Extracted text.

········

Conversely, we can construct a standard Brownian motion from a Brownian bridge.

Suppose that \( \bs{X} = \{X_t: t \in [0, 1]\} \) is a Brownian bridge. Define \[ Z_t = (1 + t) X\left(\frac{t}{1 + t}\right), \quad t \in [0, \infty) \] Then \( \bs{Z} = \{Z_t: t \in [0, \infty)\} \) is a standard Brownian motion process.

Proof

Note that \( Z_0 = X_0 = 0 \)
Linear combinations of the variables in \( \bs{Z} \) reduce to linear combinations of the variables in \( X \), and hence have normal distributions. Thus \( \bs{Z} \) is a Gaussian process.

········

Recorded information.
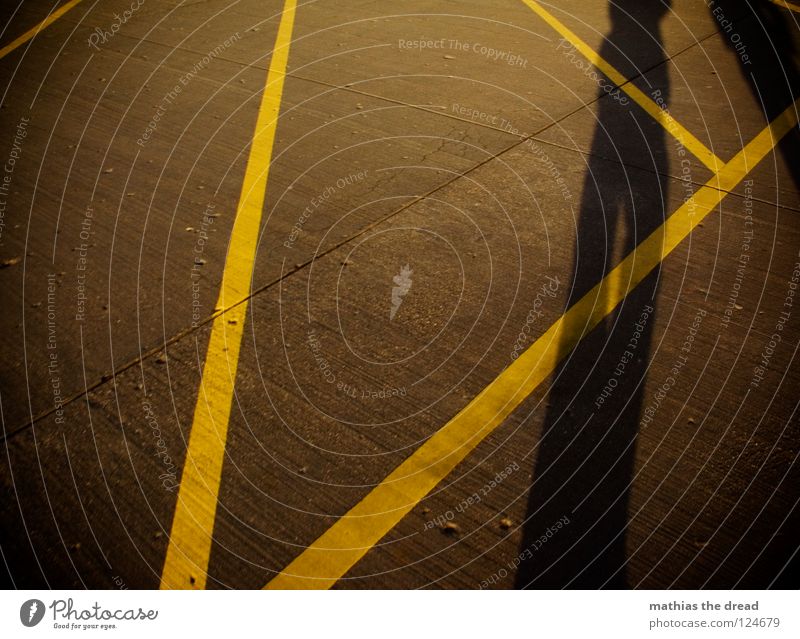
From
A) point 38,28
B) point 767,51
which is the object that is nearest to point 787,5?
point 767,51

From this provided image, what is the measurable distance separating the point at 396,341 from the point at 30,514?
1.85m

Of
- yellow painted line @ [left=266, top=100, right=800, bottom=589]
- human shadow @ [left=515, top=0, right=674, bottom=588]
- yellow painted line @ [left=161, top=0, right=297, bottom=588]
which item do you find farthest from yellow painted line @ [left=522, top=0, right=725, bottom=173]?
yellow painted line @ [left=161, top=0, right=297, bottom=588]

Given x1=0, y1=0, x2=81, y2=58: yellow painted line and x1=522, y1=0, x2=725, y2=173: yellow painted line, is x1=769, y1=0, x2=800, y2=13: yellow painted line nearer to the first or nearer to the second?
x1=522, y1=0, x2=725, y2=173: yellow painted line

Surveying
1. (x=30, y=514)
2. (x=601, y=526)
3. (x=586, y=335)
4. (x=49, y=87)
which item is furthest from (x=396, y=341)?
(x=49, y=87)

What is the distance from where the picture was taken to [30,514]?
2832mm

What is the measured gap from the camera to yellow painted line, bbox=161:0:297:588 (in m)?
2.69

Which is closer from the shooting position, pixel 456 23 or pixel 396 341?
pixel 396 341

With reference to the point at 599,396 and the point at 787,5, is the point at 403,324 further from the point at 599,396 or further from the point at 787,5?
the point at 787,5

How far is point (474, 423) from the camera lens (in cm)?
319

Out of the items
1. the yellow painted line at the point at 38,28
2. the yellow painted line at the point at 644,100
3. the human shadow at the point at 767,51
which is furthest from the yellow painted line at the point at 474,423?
the yellow painted line at the point at 38,28

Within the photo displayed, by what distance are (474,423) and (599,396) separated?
2.08 ft

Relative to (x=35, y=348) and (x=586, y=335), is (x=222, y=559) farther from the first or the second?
(x=586, y=335)

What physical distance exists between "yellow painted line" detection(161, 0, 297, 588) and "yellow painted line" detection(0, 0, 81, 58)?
406 cm

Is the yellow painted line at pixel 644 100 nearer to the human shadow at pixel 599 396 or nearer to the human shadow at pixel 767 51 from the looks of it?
the human shadow at pixel 599 396
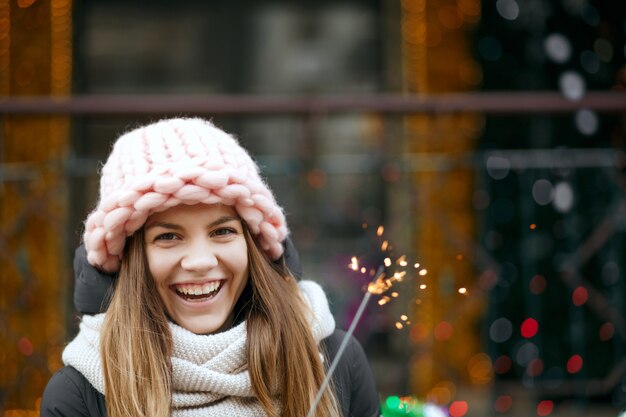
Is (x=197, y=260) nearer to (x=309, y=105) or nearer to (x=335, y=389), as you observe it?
(x=335, y=389)

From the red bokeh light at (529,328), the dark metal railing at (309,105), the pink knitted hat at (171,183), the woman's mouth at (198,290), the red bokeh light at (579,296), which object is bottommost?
the red bokeh light at (529,328)

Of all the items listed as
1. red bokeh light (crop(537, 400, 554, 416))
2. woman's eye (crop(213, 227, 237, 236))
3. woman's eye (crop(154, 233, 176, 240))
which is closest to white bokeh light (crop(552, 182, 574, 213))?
red bokeh light (crop(537, 400, 554, 416))

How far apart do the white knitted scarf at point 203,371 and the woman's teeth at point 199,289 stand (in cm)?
8

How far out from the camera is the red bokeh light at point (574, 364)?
4.74 metres

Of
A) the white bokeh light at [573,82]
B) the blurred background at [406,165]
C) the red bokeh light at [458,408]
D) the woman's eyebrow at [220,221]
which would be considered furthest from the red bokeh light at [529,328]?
the woman's eyebrow at [220,221]

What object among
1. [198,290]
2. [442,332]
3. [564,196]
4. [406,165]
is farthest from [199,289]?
[442,332]

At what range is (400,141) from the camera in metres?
5.34

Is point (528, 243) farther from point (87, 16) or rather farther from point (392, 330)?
point (87, 16)

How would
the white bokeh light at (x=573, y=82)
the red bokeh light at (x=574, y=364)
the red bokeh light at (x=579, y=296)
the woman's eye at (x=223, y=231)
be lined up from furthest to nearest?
the white bokeh light at (x=573, y=82)
the red bokeh light at (x=574, y=364)
the red bokeh light at (x=579, y=296)
the woman's eye at (x=223, y=231)

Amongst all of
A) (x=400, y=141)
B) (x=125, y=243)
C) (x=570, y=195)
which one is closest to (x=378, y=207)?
(x=400, y=141)

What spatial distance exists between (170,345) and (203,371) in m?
0.09

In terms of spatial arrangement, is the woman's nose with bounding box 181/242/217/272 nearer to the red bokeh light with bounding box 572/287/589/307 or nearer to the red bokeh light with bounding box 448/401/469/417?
the red bokeh light with bounding box 448/401/469/417

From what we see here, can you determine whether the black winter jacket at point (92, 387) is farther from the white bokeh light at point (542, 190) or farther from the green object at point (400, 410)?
the white bokeh light at point (542, 190)

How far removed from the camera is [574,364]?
4.77 metres
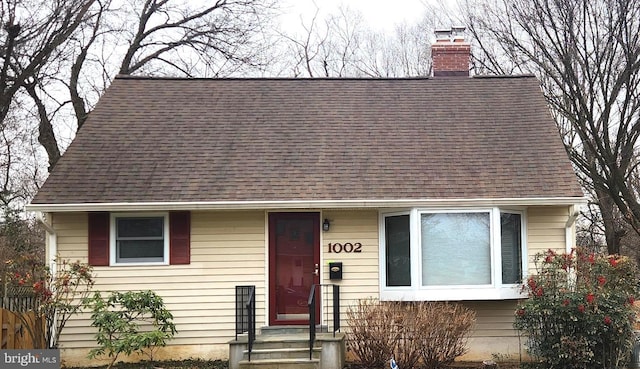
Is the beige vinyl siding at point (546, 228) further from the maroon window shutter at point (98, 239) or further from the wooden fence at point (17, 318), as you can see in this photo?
the wooden fence at point (17, 318)

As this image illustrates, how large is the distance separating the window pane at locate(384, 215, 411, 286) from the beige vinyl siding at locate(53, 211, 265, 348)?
81.8 inches

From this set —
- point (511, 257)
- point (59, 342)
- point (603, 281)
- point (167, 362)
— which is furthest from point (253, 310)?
point (603, 281)

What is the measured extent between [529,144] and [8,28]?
9413 millimetres

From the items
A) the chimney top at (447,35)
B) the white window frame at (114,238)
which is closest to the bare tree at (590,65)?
the chimney top at (447,35)

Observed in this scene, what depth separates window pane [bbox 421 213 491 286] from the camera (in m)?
10.7

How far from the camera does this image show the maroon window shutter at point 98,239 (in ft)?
35.3

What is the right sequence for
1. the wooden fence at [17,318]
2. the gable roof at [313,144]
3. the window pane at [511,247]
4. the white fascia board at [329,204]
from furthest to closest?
the gable roof at [313,144] < the window pane at [511,247] < the white fascia board at [329,204] < the wooden fence at [17,318]

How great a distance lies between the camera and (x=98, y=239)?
1080cm

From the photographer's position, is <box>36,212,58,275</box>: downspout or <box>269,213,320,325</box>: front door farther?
<box>269,213,320,325</box>: front door

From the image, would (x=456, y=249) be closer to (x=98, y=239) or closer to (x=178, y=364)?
(x=178, y=364)

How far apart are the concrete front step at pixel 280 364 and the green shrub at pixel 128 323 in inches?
57.6

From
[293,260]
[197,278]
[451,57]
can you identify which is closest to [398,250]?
[293,260]

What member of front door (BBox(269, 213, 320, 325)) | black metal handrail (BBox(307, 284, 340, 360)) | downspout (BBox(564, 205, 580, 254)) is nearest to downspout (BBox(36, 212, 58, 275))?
front door (BBox(269, 213, 320, 325))

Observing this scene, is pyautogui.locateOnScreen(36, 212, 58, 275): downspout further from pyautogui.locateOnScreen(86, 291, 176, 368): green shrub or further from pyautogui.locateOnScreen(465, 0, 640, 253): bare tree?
pyautogui.locateOnScreen(465, 0, 640, 253): bare tree
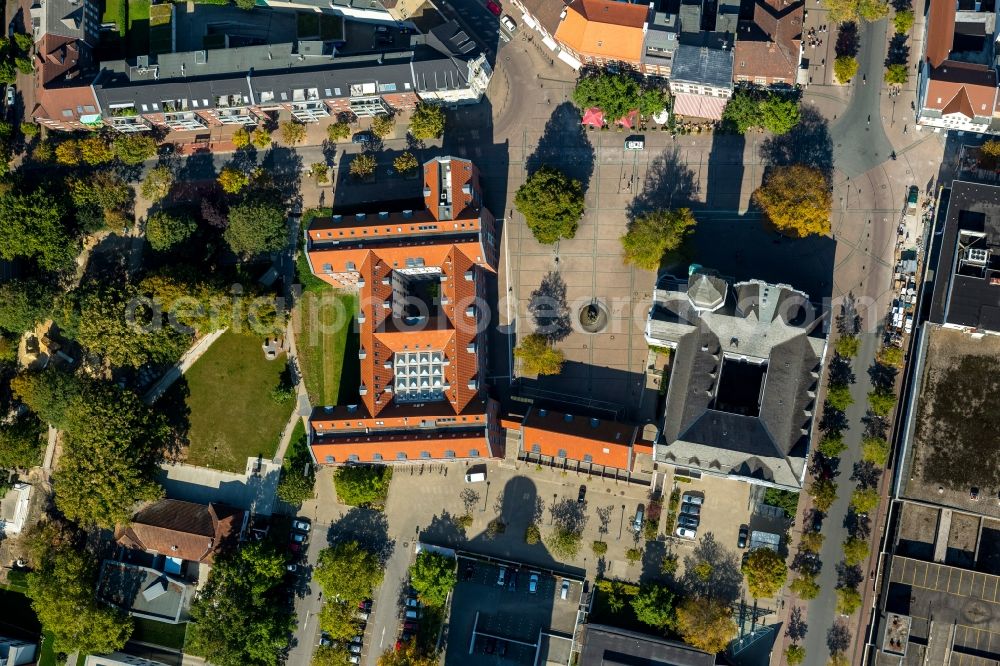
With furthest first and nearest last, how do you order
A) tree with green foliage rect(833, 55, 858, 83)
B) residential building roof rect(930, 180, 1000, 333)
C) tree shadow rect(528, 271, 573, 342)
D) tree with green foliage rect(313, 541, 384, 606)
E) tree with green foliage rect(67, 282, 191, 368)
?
tree shadow rect(528, 271, 573, 342) < tree with green foliage rect(67, 282, 191, 368) < tree with green foliage rect(313, 541, 384, 606) < tree with green foliage rect(833, 55, 858, 83) < residential building roof rect(930, 180, 1000, 333)

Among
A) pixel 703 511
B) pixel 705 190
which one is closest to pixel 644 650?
pixel 703 511

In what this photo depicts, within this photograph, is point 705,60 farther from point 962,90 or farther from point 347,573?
point 347,573

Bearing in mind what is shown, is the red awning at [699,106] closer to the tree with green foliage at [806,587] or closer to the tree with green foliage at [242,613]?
the tree with green foliage at [806,587]

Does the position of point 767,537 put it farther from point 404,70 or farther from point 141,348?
point 141,348

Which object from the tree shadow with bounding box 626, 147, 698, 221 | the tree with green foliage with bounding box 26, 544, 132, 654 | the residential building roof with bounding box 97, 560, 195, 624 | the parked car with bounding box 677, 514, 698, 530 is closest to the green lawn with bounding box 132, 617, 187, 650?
the residential building roof with bounding box 97, 560, 195, 624

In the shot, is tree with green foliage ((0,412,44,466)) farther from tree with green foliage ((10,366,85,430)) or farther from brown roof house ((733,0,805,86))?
brown roof house ((733,0,805,86))

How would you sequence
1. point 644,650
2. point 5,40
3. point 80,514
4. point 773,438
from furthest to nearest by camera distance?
point 5,40 < point 80,514 < point 644,650 < point 773,438
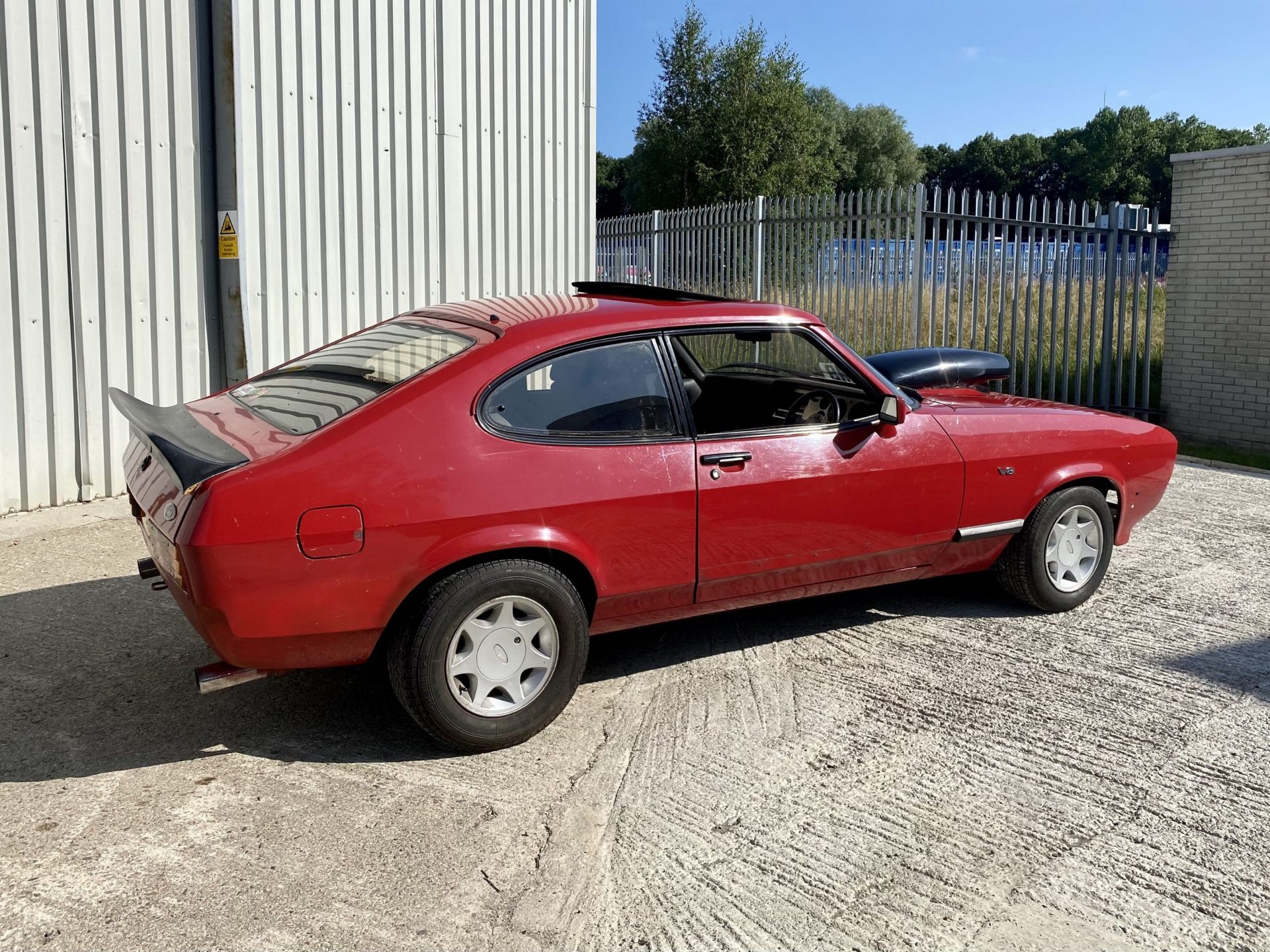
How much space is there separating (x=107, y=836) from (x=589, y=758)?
149 centimetres

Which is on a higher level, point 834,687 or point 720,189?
point 720,189

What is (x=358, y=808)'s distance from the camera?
3.32 meters

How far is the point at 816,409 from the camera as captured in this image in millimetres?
4684

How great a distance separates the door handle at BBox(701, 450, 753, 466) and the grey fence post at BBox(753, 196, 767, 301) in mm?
9687

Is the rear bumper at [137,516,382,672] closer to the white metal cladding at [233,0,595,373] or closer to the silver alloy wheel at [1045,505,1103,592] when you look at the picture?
the silver alloy wheel at [1045,505,1103,592]

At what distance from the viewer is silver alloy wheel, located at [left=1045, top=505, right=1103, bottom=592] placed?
5.12m

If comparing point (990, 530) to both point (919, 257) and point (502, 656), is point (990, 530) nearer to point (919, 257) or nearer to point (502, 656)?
point (502, 656)

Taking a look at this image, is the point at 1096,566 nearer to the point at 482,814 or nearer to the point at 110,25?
the point at 482,814

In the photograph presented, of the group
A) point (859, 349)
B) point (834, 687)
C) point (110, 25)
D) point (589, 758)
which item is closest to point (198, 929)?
point (589, 758)

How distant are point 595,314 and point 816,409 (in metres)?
1.14

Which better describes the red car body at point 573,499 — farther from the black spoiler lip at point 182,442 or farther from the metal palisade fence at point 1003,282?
the metal palisade fence at point 1003,282

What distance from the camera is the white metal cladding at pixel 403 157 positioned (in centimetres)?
808

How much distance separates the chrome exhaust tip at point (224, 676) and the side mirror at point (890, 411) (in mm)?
2580

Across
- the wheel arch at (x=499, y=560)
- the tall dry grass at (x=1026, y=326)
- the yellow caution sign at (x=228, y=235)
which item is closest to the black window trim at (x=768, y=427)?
the wheel arch at (x=499, y=560)
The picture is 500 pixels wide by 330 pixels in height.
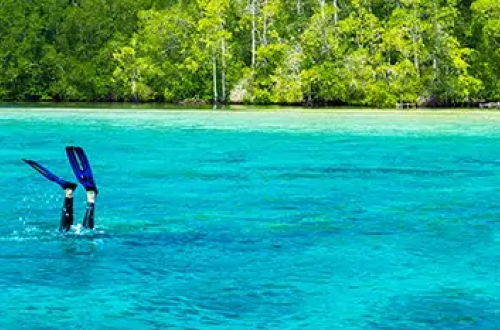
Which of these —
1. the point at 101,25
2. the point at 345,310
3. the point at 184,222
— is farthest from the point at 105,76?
the point at 345,310

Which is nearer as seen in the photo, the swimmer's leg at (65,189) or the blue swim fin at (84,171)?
the swimmer's leg at (65,189)

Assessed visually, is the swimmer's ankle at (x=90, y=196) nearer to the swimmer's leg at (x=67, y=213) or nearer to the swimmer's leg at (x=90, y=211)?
the swimmer's leg at (x=90, y=211)

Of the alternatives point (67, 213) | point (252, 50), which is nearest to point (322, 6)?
point (252, 50)

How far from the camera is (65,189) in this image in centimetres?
1245

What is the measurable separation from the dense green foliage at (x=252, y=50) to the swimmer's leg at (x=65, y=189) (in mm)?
57302

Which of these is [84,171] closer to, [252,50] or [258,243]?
[258,243]

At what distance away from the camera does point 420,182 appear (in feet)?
68.9

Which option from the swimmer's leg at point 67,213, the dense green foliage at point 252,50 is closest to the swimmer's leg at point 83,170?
the swimmer's leg at point 67,213

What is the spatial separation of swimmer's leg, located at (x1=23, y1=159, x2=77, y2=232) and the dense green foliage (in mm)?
57302

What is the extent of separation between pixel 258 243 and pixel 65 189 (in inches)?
115

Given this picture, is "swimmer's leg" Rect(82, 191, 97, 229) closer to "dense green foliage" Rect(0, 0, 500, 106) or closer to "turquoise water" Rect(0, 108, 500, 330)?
"turquoise water" Rect(0, 108, 500, 330)

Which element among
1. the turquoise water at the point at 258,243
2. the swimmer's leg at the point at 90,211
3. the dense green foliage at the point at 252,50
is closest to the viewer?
the turquoise water at the point at 258,243

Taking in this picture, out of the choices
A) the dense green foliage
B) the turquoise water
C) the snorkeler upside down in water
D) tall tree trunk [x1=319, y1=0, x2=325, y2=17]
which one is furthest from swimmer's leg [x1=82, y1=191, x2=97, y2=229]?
tall tree trunk [x1=319, y1=0, x2=325, y2=17]

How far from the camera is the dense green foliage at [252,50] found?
2783 inches
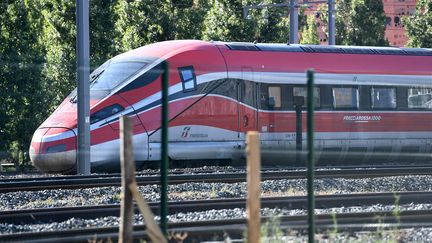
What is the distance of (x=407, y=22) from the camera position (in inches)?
1588

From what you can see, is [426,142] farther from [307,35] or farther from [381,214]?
[307,35]

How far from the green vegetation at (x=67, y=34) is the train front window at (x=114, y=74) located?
7359 millimetres

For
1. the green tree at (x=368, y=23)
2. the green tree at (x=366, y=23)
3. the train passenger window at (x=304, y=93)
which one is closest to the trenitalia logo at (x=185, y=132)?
the train passenger window at (x=304, y=93)

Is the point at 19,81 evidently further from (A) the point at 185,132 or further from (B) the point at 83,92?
(A) the point at 185,132

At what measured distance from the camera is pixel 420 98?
949 inches

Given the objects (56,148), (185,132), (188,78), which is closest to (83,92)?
(56,148)

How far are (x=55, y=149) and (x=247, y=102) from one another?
506 centimetres

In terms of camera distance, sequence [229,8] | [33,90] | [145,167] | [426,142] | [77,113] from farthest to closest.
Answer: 1. [229,8]
2. [33,90]
3. [426,142]
4. [145,167]
5. [77,113]

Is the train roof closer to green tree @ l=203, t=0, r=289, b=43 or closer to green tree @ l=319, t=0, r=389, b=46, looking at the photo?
green tree @ l=203, t=0, r=289, b=43

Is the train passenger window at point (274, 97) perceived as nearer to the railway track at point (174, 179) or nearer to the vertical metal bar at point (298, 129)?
the vertical metal bar at point (298, 129)

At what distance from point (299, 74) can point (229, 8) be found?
1281cm

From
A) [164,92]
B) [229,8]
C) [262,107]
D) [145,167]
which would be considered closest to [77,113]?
[145,167]

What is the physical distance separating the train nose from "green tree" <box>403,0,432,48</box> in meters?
24.0

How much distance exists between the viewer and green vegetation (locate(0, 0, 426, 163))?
2780cm
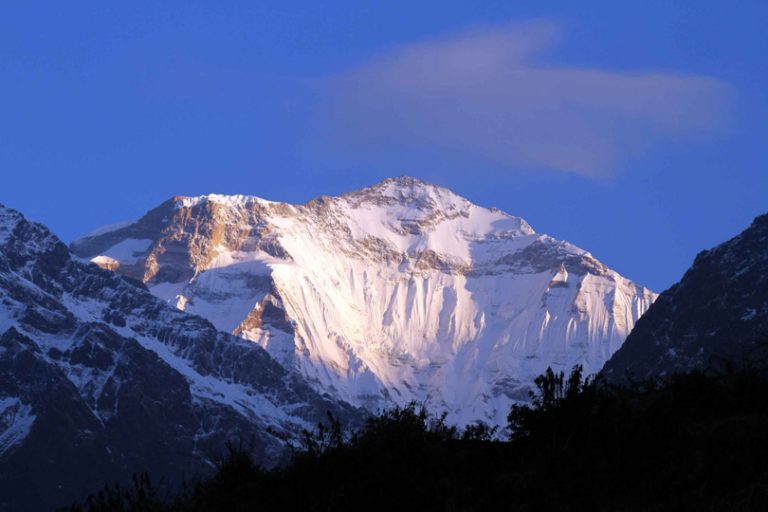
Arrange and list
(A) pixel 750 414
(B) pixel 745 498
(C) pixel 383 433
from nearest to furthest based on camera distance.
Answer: (B) pixel 745 498
(A) pixel 750 414
(C) pixel 383 433

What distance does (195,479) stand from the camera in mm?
23859

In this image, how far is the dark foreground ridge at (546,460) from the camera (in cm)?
2039

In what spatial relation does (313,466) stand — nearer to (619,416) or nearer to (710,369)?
(619,416)

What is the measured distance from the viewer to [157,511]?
22375mm

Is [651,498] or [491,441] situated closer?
[651,498]

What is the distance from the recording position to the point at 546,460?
71.9 ft

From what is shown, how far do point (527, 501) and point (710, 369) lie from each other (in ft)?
15.3

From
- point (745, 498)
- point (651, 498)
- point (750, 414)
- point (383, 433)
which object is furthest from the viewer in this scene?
point (383, 433)

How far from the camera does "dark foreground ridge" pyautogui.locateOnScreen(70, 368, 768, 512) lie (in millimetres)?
20391

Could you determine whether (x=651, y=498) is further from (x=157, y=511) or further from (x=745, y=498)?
(x=157, y=511)

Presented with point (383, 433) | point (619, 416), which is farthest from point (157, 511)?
point (619, 416)

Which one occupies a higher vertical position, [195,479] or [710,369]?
[710,369]

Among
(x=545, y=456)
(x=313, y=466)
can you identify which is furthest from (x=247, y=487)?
(x=545, y=456)

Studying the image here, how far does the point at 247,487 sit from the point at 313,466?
2.99 ft
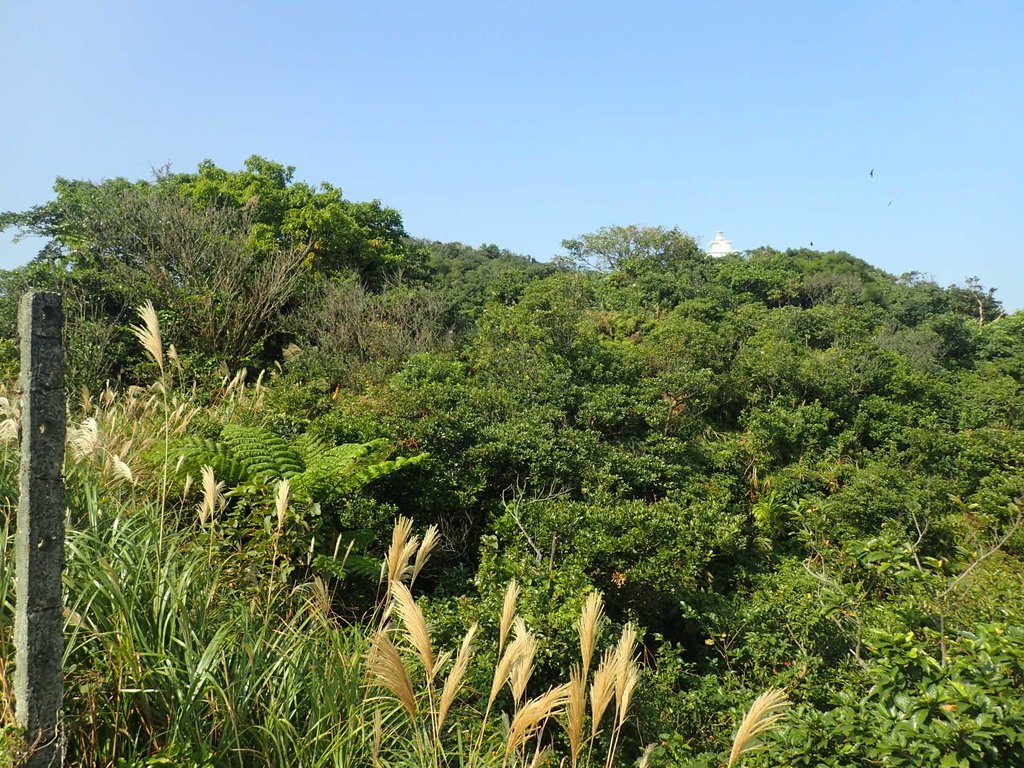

········

Set task.
In the Brownian bridge excerpt, what kind of process is Z shown to be because linear combinations of its variables have normal distributions?

Answer to this exercise.
A Gaussian process.